Especially after the disastrous showing over the weekend at Carrow Road, the residual defenders failed to leave a mark in the game which led to City’s first loss in over 200 days in the Premier League. In addition to that, John Stones’ seemingly repetitive habit of being deemed unfit is creeping up to Manchester City fans and adding fuel to the fire to a fanbase who have now become accustomed to success. His loss means that the club is without a centre-back pairing in an already challenging league, one in which competitors Liverpool are 5 points ahead at the top.

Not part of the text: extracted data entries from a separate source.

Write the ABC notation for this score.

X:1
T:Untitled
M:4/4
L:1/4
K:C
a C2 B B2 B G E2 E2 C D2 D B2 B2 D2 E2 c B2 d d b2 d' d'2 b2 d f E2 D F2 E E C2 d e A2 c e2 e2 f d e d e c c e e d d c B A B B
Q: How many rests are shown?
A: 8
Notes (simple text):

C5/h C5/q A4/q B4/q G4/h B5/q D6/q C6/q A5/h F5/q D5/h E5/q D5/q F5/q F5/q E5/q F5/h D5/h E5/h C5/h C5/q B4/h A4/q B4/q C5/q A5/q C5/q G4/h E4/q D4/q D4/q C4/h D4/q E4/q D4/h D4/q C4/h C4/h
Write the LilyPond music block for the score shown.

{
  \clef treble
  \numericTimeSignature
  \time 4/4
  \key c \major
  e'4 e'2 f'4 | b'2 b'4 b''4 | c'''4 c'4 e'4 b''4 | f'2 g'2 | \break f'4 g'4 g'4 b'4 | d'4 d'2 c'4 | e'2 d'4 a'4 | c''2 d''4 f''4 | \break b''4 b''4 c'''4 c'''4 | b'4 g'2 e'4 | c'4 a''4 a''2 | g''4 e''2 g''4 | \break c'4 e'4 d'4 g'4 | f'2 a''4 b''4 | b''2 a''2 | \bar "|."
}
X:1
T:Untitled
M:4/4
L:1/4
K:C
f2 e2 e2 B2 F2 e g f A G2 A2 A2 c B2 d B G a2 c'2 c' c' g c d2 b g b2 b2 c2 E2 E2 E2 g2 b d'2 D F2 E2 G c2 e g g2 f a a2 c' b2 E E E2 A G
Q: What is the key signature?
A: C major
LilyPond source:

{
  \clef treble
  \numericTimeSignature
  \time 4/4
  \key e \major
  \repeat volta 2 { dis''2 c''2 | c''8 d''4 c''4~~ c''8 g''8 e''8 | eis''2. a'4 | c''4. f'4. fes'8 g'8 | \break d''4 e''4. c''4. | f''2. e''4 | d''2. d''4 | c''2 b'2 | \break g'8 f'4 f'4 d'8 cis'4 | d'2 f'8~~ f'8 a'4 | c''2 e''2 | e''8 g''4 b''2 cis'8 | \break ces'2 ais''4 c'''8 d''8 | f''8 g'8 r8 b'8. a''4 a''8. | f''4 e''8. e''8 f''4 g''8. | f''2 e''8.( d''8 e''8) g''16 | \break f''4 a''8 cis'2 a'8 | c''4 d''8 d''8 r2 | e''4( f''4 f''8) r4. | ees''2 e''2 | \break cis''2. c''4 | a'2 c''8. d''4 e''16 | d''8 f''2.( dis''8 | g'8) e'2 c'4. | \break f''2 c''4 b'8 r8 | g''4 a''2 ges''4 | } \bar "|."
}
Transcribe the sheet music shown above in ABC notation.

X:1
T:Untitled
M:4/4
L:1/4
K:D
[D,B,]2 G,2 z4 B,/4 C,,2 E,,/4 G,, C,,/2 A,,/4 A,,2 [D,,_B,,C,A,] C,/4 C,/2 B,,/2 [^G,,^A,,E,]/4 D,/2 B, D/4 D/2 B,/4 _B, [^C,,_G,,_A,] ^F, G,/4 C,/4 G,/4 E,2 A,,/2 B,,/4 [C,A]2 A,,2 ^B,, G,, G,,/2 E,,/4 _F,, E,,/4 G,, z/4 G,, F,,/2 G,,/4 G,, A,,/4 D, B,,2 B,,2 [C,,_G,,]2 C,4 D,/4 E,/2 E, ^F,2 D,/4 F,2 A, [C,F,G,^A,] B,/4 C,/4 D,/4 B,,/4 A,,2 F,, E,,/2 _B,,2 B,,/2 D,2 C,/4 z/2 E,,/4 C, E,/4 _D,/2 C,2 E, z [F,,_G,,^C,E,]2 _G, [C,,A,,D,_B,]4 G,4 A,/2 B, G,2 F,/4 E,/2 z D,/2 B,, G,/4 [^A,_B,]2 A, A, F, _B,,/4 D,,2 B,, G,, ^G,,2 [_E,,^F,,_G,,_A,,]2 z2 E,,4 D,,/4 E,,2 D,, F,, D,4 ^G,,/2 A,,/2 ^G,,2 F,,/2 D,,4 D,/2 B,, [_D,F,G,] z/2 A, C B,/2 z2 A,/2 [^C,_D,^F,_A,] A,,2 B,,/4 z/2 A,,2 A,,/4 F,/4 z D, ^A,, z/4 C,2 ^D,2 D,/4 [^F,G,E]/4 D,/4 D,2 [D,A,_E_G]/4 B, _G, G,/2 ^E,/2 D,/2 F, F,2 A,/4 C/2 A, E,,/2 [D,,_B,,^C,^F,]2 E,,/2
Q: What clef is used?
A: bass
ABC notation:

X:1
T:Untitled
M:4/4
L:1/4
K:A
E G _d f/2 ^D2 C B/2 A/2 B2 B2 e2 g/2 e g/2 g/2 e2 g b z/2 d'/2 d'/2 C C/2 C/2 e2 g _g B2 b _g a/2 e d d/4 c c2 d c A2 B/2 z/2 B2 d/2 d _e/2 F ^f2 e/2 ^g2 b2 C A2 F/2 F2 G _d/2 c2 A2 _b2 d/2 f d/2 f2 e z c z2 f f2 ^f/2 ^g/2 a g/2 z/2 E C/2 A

Contrary to popular belief, Fernandinho had already been implemented as a centre-back option back in June. His presence as a centre-back also facilitated the signings of Ilkay Gundogan (a four-year extension) and Rodri from Atletico Madrid. Both signings made for the holding midfield position should have been indicative of a vacated position in the #6 role.
It was quite unfortunate to lose out two central defenders in quick succession, but the truth is, City already had four centre-backs, to begin with in the new season, much like the previous season. His role would be akin to that of Javier Mascherano and Javi Martinez who blossomed into brilliant centre-backs for Pep Guardiola despite being defensive-midfielders by trade.
“I’ve been training in this position since the start of the season. Pep knows all about our squad and team. Today was my opportunity and I hope I can improve more.” – Fernandinho in the post-match interview after City beat Shakhtar Donetsk 0-3.
A professional and mature performance for City in the Champions League brought back the sense of calm and control you would normally associate with the champions. After a 3-2 loss to Norwich City, Fernandinho’s leadership and defensive nous would be a breath of fresh air to Pep and his side, a comfort in the coming months with the absence of their best defender Aymeric Laporte in mind. Hope still remains that the squad is more than capable of retaining the Premier League trophy and push for their first-ever Champions League triumph.
For cover, Guardiola confirms Rodri and Kyle Walker have been shortlisted to fill in for any mishaps in the central defensive positions. Academy players Taylor Harwood-Bellis and Eric Garcia could deputise, furthering City’s progress on all fronts as a club. Especially in a field where they have visibly faltered over the past few years, it would be a huge step in the right direction for the youth project for which the football group has invested heavily in.